Segment Start: Document excerpt

Wednesday, December 11, 2013

PBS Interviews Dr. Prema Ganganna about Trans Fats

Last month, Dr. Prema Ganganna, Professor and Director of Nutrition, Dietetics and Food Science,was recently interviewed by MacNeil/Lehrer Productions. The name may sound familiar to you because MacNeil/Lehrer is the production company behind the long-running series, PBS Newshour (formerly known as The Newshour with Jim Lehrer). Select excerpts from Dr. Ganganna's interview appear in the short video: "Trans Fat: The Hidden Killer," alongside Julie Greenstein, Center for Science in the Public Interest and Allan Javery, Executive Chef of the Arlington, Virginia based Copperwood Tavern. 
Paul Malkie of MacNeil-Lehrer interviews Dr.Ganganna.

In the video, Dr. Ganganna addresses the topic of trans fatty acids and their prevalence in today's food culture for the "The.News," which is a non-commercial, multi-platform news broadcast geared towards high school and middle school students. Every video feature, including the one on trans fats, has corresponding lesson plans that include discussion questions, activities and other educational content supporting social studies, language arts and science based curricula. 
The video can be watched on the PBS "The.News" website, where the transcript is also available.

Describing the experience of being a resource for PBS, Dr. Ganganna said: "My service as a teacher, mentor and program director is my passion at the local level. PBS, with its global reach, has inspired me to think about going to Africa or another part of the world where malnutrition is critical and helping to educate the public about the dangers of unhealthy eating habits and trans fatty acids."

The cameraman looks on.
Dr. Ganganna, who has been with UDC's Nutrition program since 1984 and has led the accredited program since 1987, explains the difference between good fats (HDL) and bad fats (LDL) and their relation to trans fats. The consumption of more than 2 grams of trans fatty acids a day increases the LDL, which increases the cardiovascular risk. Increased LDL becomes most prevalent during the holiday season, when the consumption of cookies, cake mix, icing and other trans fatty foods is especially high. She suggests reading labels and avoid foods that have partially hydrogenated fats.  

It is never too early to educate youth about what they cook, eat and consume, lessons they will retain and pass on to those around them. And perhaps, someday, those children may end up as future CAUSES students! 

Dr. Prema Ganganna can be reached at Nutrition, Dietetics and Food Scienceis a division of the College of Agriculture, Urban Sustainability and Environmental Sciences. 

Keep reading for healthy cooking tips!

Dr. Ganganna's Holiday Cooking and Eating Tips 
  • Fill your plate with fresh fruits and vegetables such as kale or fruit salad. 
  • Consuming leafy green salads and vegetable dishes cooked with vegetable oil and not with lard or butter, will provide fewer calories and less trans fats.
  • The same goes for lean-proteins, which should be trimmed of fat and served in smaller portions. 
  • When cooking vegetables, do not use broth or meats, which would increase the sodium. 
  • Stir fry, or  boil vegetables for a very short time to retain their nutritious content. Crunchy vegetables also retain their color and flavor more than overcooked vegetables.
  • Avoid processed margarine in cakes and cookies, instead add vegetable oil and fruits to improve the texture.
  • Use olive or canola oil for salad dressing with vinegar in lieu of salad dressing to avoid trans fats.
  • Avoid sour cream or butter, especially when eating baked potatoes, bread, dips, etc.
  • Start dinner with fresh salad as the first course. 
  • And of course, drink 6-8 glasses of water per day. 

A close up of some of the common trans fat offenders. Don't forget to read the labels!

Segment End: Document excerpt
Segment Start: Records provided

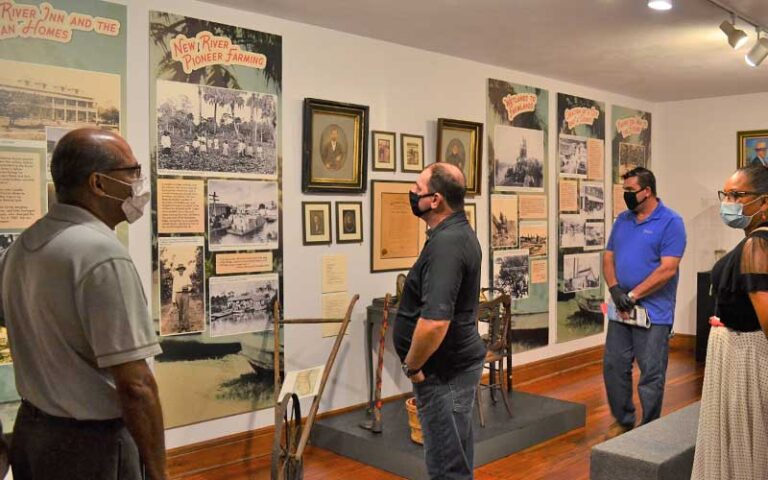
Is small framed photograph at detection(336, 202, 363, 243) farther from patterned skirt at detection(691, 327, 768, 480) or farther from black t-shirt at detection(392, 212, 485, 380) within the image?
patterned skirt at detection(691, 327, 768, 480)

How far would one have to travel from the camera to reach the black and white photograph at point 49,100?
3.41m

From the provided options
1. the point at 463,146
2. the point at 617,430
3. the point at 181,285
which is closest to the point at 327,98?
the point at 463,146

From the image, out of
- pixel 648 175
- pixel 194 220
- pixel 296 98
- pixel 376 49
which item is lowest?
pixel 194 220

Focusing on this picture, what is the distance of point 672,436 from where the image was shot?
3.30 metres

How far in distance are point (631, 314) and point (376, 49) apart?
244 cm

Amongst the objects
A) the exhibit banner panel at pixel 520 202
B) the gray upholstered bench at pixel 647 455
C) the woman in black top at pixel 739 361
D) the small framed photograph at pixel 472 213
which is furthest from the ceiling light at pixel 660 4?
the gray upholstered bench at pixel 647 455

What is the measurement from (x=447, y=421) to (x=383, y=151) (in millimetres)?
2690

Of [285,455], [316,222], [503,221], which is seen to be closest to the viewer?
[285,455]

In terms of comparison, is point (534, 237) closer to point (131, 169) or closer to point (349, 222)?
point (349, 222)

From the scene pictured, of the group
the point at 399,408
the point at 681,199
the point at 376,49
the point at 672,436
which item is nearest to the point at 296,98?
the point at 376,49

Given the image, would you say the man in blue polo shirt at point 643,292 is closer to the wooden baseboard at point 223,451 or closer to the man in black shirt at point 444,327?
the wooden baseboard at point 223,451

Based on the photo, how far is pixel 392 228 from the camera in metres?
5.17

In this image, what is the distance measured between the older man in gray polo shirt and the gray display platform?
2507 mm

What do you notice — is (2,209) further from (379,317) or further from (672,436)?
(672,436)
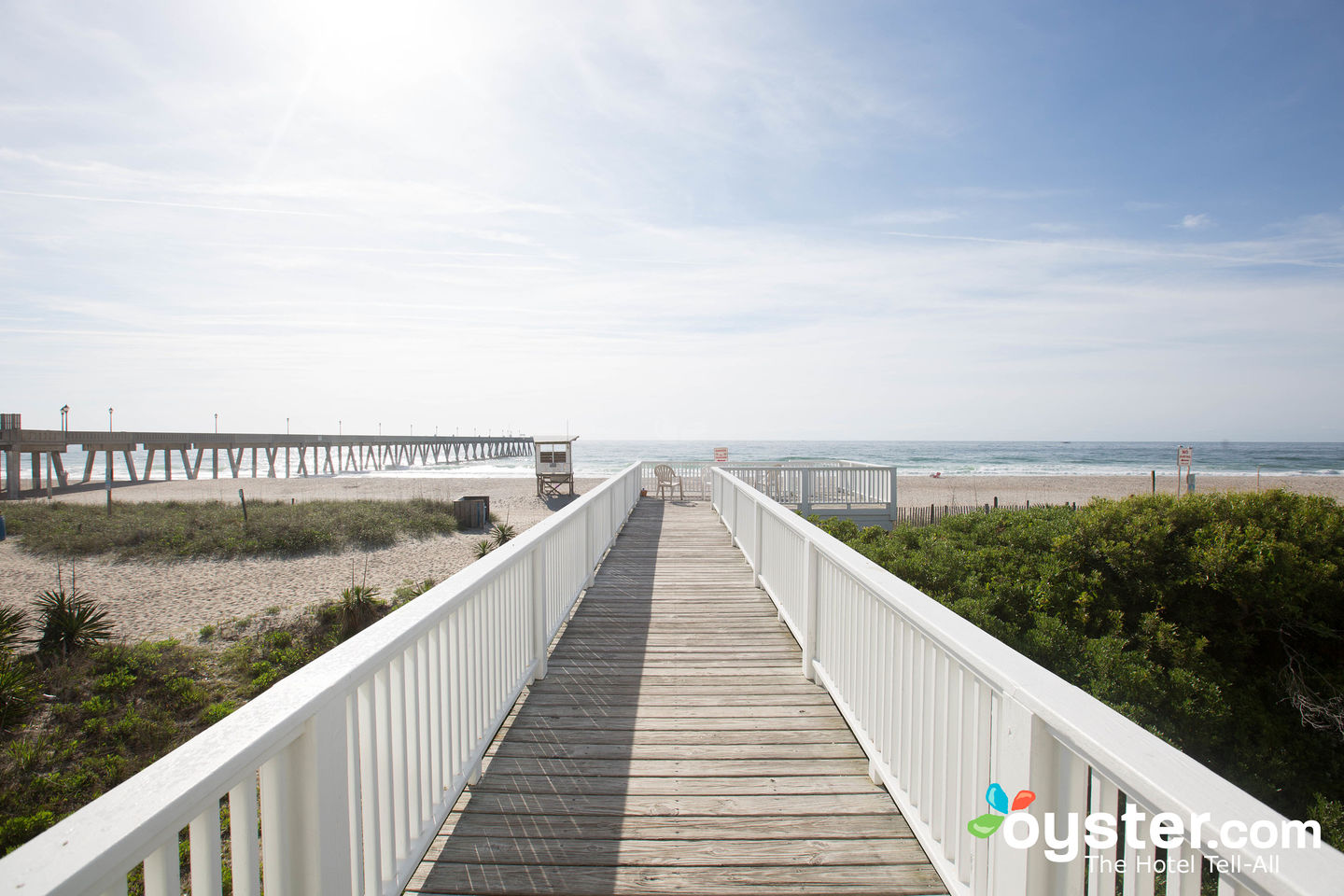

Segment End: Records provided

# Your assignment
According to the article on trans fats, why should vegetables be stir-fried or boiled for only a very short time? Answer in one to three sentences. These items have no connection to the article on trans fats.

# Result
Brief cooking helps vegetables retain their nutritious content. Crunchy vegetables also keep their color and flavor better than overcooked ones.